Ye Qiaolin était de quelques années l'aînée de Zhou Nianqian et de l'autre homme, Ye Minghui. Elle les avait pratiquement vus grandir, donc elle comprenait le tempérament de Zhou Nianqian dans une certaine mesure.
Ce gamin était soit complètement désintéressé, soit une fois qu'il avait jeté son dévolu sur quelque chose, il devait absolument l'obtenir.
Alors elle acquiesça : « D'accord, puisque tu es sérieux, alors en tant que vos bons amis, nous vous aiderons certainement. »
À peine eut-elle fini de parler que Ye Qiaolin avait déjà sorti son téléphone, pris une photo dans la direction des deux véhicules de Lin Mo, et commençait à taper rapidement sur l'écran.
« Aide-moi à vérifier à quelle entreprise ces deux plaques d'immatriculation sont enregistrées. »
Une fois le message envoyé avec succès, elle rangea son téléphone, leva un sourcil vers Zhou Nianqian, et arbora un sourire joueur sur les lèvres.
« T'inquiète. Sur ce territoire de la Cité de la Chèvre, tant qu'elle n'est pas sortie d'une fissure dans un rocher, y a pas d'info que notre famille Ye ne peut pas déterrer. »
Les voitures de luxe et ce genre de choses sont généralement enregistrées au nom d'une entreprise plutôt que d'un particulier.
Les riches ne sont pas cons. Faire ça leur permet de déduire la TVA et l'impôt sur les sociétés.

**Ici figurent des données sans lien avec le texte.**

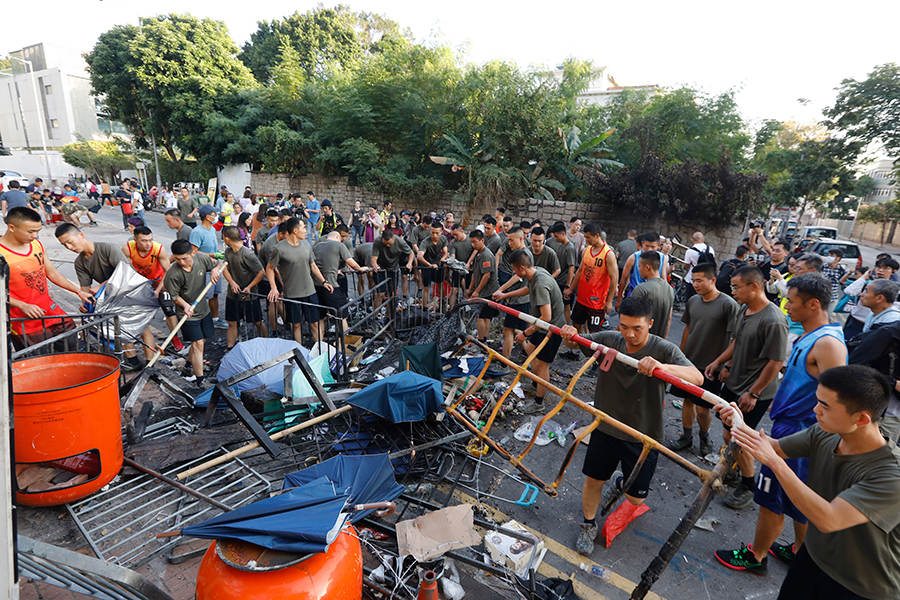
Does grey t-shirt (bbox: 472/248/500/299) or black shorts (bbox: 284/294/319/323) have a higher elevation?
grey t-shirt (bbox: 472/248/500/299)

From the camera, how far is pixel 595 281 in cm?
643

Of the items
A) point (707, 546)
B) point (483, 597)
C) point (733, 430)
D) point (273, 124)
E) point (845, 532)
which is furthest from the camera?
point (273, 124)

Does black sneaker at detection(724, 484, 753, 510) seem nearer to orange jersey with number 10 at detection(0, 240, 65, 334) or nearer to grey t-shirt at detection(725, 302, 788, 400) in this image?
grey t-shirt at detection(725, 302, 788, 400)

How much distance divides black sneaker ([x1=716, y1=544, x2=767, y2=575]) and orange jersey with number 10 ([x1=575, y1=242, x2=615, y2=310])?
12.0 feet

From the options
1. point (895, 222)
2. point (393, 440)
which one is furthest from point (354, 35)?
point (895, 222)

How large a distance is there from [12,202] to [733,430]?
17.8 metres

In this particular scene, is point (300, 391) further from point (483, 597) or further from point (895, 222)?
point (895, 222)

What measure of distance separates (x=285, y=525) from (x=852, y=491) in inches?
104

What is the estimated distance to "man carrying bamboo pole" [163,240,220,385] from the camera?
565 cm

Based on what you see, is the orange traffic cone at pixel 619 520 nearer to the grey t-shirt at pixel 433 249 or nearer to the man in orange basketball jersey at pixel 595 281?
the man in orange basketball jersey at pixel 595 281

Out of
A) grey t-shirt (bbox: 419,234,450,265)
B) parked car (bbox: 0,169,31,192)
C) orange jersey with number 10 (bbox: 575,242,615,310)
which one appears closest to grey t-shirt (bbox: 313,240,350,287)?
grey t-shirt (bbox: 419,234,450,265)

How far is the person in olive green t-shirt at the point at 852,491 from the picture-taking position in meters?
1.90

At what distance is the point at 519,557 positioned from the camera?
304cm

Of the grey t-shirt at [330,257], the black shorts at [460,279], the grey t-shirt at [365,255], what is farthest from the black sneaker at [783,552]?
the grey t-shirt at [365,255]
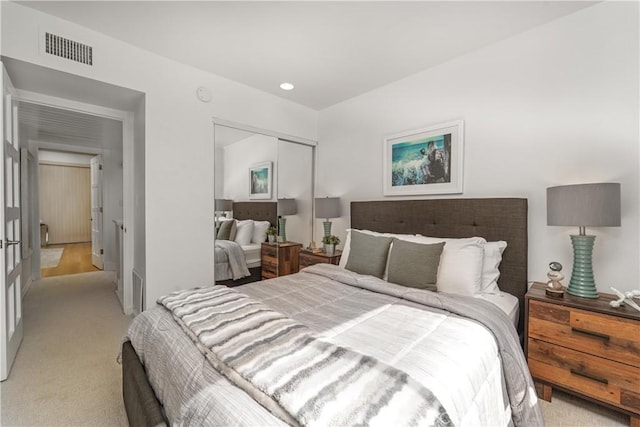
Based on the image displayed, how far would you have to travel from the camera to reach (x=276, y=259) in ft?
12.0

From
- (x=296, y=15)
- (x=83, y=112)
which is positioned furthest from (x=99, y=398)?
(x=296, y=15)

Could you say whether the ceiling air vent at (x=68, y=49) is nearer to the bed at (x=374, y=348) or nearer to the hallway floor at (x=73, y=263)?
the bed at (x=374, y=348)

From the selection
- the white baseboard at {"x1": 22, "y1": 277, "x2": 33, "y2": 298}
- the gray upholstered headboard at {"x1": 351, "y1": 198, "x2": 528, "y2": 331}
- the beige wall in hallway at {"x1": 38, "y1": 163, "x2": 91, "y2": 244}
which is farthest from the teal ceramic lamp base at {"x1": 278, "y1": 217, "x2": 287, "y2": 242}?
the beige wall in hallway at {"x1": 38, "y1": 163, "x2": 91, "y2": 244}

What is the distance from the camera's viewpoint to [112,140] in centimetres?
420

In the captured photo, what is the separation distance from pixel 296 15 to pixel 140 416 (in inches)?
98.5

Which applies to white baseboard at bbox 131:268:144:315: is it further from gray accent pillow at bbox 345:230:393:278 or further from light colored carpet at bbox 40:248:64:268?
light colored carpet at bbox 40:248:64:268

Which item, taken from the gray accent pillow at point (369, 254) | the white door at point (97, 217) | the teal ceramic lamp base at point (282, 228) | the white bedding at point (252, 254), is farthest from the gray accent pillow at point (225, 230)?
the white door at point (97, 217)

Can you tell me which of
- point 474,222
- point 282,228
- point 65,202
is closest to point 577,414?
point 474,222

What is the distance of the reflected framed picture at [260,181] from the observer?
138 inches

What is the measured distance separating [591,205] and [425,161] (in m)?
1.36

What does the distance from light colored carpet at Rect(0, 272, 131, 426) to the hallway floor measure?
1405 millimetres

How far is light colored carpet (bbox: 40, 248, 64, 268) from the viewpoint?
553 cm

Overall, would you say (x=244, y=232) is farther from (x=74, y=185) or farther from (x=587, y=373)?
(x=74, y=185)

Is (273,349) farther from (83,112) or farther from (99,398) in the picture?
(83,112)
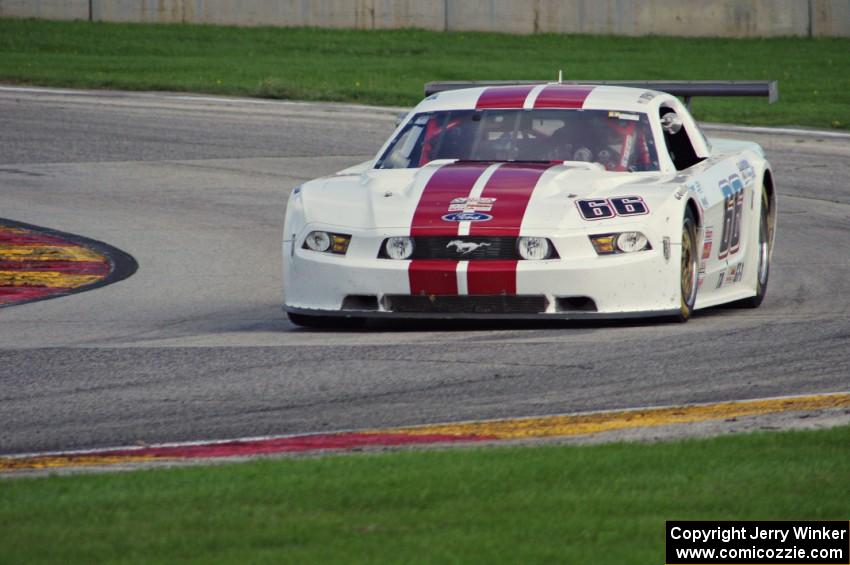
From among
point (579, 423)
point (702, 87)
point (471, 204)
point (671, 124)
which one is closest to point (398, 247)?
point (471, 204)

Même l'entretien et l'essence ultérieurs peuvent être passés en frais.
Dans la vie des riches, c'est en fait du bon sens.
Mais ça pose aussi un problème : quand beaucoup de riches font faillite, leurs voitures disparaissent simplement.
Parce qu'elles sont enregistrées à l'entreprise, quand l'entreprise n'existe plus, tout le reste disparaît aussi.
C'est exactement pour ça que dans beaucoup de films et séries, la faillite veut dire perdre absolument tout.
Dans la réalité, quand une entreprise fait faillite, le représentant légal n'a souvent pas à payer de sa poche. Donc après que les entreprises de certaines personnes font faillite, elles peuvent encore vivre très tranquillement, ou même monter un nouveau business.